À mon avis, on ne risque pas de reprendre bientôt. Au mieux, six semaines comme on l’entend dans les médias. S’il y a une reprise, je la verrai fin mai-début juin. De ce que je vois, il y a trois suites possibles à tout cela :
- La saison suspendue reprendrait fin mai-début juin. Et reprendrait où les équipes s’étaient arrêté, ce qui donnerait un système de montées-descentes classique.
- Tout geler, finir la saison là où elle s’était arrêtée et garder les équipes telles quelles pour la saison prochaine. Recommencer une saison sans les montées-descentes
- Sinon dans le rugby on a un système de calcul qui peut être utilisé, qui partagerait les points équitablement entre les équipes match par match. On a simulé rapidement cela pour le match face à Domont, et on aurait quelque chose comme 1,5 point. Ça peut faire parler, car c’est une simulation de match basée sur un calcul alors qu’on sait que chaque match peut donner son lot de surprises, mais c’est difficile de trouver une solution juste pour tout le monde.

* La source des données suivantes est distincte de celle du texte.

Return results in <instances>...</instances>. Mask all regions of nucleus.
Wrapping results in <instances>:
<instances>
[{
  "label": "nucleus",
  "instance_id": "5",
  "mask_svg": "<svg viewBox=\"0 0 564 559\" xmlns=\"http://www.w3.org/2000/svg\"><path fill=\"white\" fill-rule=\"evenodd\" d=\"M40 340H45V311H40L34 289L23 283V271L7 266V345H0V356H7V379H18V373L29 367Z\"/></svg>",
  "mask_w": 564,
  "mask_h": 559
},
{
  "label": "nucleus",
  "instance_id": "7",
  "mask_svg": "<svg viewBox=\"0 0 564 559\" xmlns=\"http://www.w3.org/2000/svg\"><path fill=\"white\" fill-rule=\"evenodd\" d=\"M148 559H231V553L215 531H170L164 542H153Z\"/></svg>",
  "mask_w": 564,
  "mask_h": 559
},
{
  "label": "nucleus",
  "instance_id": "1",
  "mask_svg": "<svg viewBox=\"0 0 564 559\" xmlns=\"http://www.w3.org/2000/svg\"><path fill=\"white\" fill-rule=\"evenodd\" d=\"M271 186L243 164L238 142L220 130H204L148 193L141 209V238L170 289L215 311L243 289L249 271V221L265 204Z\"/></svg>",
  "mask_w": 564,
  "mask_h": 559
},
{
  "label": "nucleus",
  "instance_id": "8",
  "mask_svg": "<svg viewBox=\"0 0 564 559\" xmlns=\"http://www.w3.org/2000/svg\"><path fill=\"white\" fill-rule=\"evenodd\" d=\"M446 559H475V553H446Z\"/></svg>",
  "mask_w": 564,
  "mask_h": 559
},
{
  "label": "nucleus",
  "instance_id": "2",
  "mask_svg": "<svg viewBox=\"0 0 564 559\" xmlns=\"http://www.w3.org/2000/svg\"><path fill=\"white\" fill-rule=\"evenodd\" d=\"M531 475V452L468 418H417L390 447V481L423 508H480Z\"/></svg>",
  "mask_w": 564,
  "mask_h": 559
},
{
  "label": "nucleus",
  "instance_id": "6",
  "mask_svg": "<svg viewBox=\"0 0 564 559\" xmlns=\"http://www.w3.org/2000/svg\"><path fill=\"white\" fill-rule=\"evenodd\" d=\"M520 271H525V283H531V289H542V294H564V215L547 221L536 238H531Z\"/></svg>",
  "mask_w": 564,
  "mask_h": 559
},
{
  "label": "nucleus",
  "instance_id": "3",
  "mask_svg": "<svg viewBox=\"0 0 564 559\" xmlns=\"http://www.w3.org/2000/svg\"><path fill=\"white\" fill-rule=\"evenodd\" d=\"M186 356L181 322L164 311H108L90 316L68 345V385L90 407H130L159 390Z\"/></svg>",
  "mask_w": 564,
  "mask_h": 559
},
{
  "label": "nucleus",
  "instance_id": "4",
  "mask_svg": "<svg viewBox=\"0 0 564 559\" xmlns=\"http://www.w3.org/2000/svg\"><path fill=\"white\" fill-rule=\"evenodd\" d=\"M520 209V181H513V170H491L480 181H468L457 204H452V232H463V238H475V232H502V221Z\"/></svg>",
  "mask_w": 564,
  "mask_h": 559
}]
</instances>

Dans tous les cas on garde la lucidité de savoir qu’il y a une situation grave, où des gens sont hospitalisés. Donc certes le rugby est notre gagne-pain, mais on n’a aucune hésitation à appliquer les règles imposées par l’État. Dans 15 jours je pense qu’on en saura plus. Une chose est sûre, le club suivra scrupuleusement les règles sanitaires. On attend l’État, puis la Fédération. Si j’étais à leur place, et tant que la situation dans le pays ne s’améliore pas, je dirais « rien ne change pour l’instant », les décisions viendront quand la situation le permettra.